Du plus loin que je me souvienne, j'ai toujours su que je n'aurais pas d'enfants. Quand mes copines d'école jouaient à la poupée et se projetaient en « petites mamans », je préférais construire des cabanes dehors ou jouer aux petites voitures.

Plus tard, au collège et au lycée, mes amies de l'époque aimaient se raconter un avenir tout tracé, avec mari et enfants. Elles ont d'ailleurs toutes réalisé ce grand projet de vie, avec plus ou moins de bonheur et parfois, de déconvenues. Quand je disais que je ne voulais pas d'enfants et que je me voyais libre et indépendante, elles me répondaient invariablement que je changerais d'avis et que je serais certainement la première à devenir mère…

C'est à ce moment que j'ai compris que pour la plupart de mes semblables, il était inconcevable qu'une jeune fille ou une femme « normalement constituée » ne puisse vouloir d'enfants. Or, dans ma normalité à moi, il n'a jamais pu en être autrement.

Je ne saurais dire exactement à quoi cela tient, mais je sais en revanche que je n'ai jamais éprouvé le moindre désir d'enfanter. Ce n'est pas que je ne les aime pas, loin de là! Les enfants, souvent, me touchent, m'émeuvent ou me font rire. J'aime leur innocence, leur insouciance, leur spontanéité, mais je ne me suis jamais vue pour autant « en avoir à moi ».

Ne pas avoir d'enfants n'est pas un choix à proprement parler, c'est quelque chose qui s'est imposé à moi. Et ce « non-désir » ancré en moi est une évidence avec laquelle j'ai toujours vécu.

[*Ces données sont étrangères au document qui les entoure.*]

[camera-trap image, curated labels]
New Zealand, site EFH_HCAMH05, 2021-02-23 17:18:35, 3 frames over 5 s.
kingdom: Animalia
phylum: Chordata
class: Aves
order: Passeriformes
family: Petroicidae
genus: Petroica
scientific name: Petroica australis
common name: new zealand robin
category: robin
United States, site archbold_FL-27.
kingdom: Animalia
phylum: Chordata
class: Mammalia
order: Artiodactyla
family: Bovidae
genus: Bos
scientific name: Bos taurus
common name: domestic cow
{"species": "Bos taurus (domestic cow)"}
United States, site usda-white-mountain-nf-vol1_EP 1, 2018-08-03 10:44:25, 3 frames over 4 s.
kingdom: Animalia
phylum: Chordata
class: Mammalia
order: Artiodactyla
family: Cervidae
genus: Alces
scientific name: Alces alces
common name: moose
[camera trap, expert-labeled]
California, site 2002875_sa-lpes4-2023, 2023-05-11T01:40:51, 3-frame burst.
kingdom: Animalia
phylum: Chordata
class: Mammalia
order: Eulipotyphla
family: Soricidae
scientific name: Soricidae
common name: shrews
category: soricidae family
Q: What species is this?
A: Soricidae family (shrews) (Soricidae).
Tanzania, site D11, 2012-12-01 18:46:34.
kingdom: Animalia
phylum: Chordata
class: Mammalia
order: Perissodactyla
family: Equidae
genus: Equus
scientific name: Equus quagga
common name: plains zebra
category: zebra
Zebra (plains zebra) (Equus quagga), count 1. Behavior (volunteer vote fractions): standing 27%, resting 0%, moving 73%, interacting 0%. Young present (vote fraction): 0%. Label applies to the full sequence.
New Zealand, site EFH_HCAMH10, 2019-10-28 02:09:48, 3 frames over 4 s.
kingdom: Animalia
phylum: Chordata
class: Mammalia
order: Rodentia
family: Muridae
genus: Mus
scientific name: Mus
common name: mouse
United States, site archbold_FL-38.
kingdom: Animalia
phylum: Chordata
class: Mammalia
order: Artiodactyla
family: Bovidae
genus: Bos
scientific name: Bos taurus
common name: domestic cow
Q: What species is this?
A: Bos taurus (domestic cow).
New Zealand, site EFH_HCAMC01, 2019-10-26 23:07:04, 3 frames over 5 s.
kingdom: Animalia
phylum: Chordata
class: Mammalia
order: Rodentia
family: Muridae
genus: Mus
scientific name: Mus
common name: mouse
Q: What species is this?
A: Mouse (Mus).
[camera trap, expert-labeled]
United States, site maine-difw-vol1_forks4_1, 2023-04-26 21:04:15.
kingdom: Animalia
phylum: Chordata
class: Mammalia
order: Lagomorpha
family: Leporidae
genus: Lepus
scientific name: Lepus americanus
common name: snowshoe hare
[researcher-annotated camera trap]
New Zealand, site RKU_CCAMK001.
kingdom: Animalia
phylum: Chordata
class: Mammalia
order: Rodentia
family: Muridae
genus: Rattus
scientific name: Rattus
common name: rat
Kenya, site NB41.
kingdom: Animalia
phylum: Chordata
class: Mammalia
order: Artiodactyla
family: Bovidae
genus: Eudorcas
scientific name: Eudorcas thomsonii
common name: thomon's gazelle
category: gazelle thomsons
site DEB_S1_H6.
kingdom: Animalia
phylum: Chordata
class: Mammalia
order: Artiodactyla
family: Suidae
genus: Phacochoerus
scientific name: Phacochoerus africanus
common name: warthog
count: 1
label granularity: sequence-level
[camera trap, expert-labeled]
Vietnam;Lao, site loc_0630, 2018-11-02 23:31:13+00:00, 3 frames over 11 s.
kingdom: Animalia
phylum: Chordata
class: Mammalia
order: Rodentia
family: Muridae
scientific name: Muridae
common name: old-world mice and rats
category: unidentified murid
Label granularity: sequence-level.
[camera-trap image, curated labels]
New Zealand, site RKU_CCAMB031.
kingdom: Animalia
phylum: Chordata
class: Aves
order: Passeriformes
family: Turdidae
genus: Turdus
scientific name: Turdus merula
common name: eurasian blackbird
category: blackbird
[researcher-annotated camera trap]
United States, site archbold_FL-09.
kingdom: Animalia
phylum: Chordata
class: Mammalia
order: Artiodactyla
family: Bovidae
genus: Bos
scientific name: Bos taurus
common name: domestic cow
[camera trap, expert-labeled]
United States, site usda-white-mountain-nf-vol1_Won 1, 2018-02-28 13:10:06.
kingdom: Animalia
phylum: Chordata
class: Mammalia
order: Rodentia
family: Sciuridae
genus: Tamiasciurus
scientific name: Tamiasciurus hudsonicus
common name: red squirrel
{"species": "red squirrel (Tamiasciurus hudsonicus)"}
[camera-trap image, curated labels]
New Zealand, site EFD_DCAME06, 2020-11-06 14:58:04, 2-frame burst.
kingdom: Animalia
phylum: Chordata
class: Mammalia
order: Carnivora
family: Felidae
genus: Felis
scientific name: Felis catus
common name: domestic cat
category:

Cette évidence m'a poussée à me questionner, sur les autres et sur moi, particulièrement quand je voyais mes amies tomber enceintes. Elle m'a parfois fait me sentir anormale ou en marge. Je me suis alors demandé si je n'avais pas un truc qui ne tournait pas rond chez moi. Je n'arrivais pas à m'expliquer cette « non-envie » quand il semblait si normal et naturel d’enfanter pour toutes les femmes de mon entourage ; la parentalité représentant une sorte « d'aboutissement » et le gage d'une vie réussie.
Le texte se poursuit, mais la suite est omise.